In the early '90s, one of the tracks from this album ("Ride on the Ray") was used by Rai2 as background music for the weather forecast: a fate that also befell Tangerine Dream, the "improper" use of an instrumental piece, from a band that made instrumental music the trademark of an extensive production.
And there is something meteorological in the atmospheres of this album, released in 1986, led as always by the founding duo, Edgar Froese and Chris Franke, joined for the first time by a Viennese musician, the then 23-year-old Paul Haslinger, who replaced Johannes Schmoelling, who had left the group the year before.
The enthusiastic youngster declared at the time, "I arrived at Tangerine Dream's Berlin studio and there were all the instruments I had always dreamed of. I disappeared for a year because I was always behind the keyboards, experimenting."
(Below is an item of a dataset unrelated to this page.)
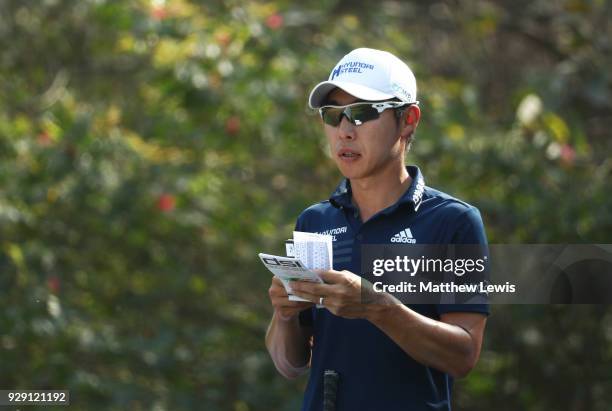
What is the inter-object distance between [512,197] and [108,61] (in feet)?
11.8

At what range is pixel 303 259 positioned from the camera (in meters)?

Keyboards that effectively simulate the timbre of the acoustic guitar, as in the opening track "Song of the Whale Part 1", a whale song in the underwater depths, populated by the melodic carpet of synths, a constant counterpoint of electronic percussion, and Edgar Froese's electric guitar, sharp and piercing, which often holds long chords with a distorted timbre that seem borrowed from rock settings.
"Song of the Whale Part 2" opens with a piano introduction, two minutes that then give way to the usual timbral panorama of keyboards and moments of solo guitar, like the solo that precedes the gathered and shadowy conclusion of the track.
The remaining four tracks, averaging 5 minutes in duration, do not add much to the atmosphere created in the first part of the work, but "Underwater Sunlight" remains a solid work, rich in melodic inventions, that makes constant atmospheric variation its main stylistic trait.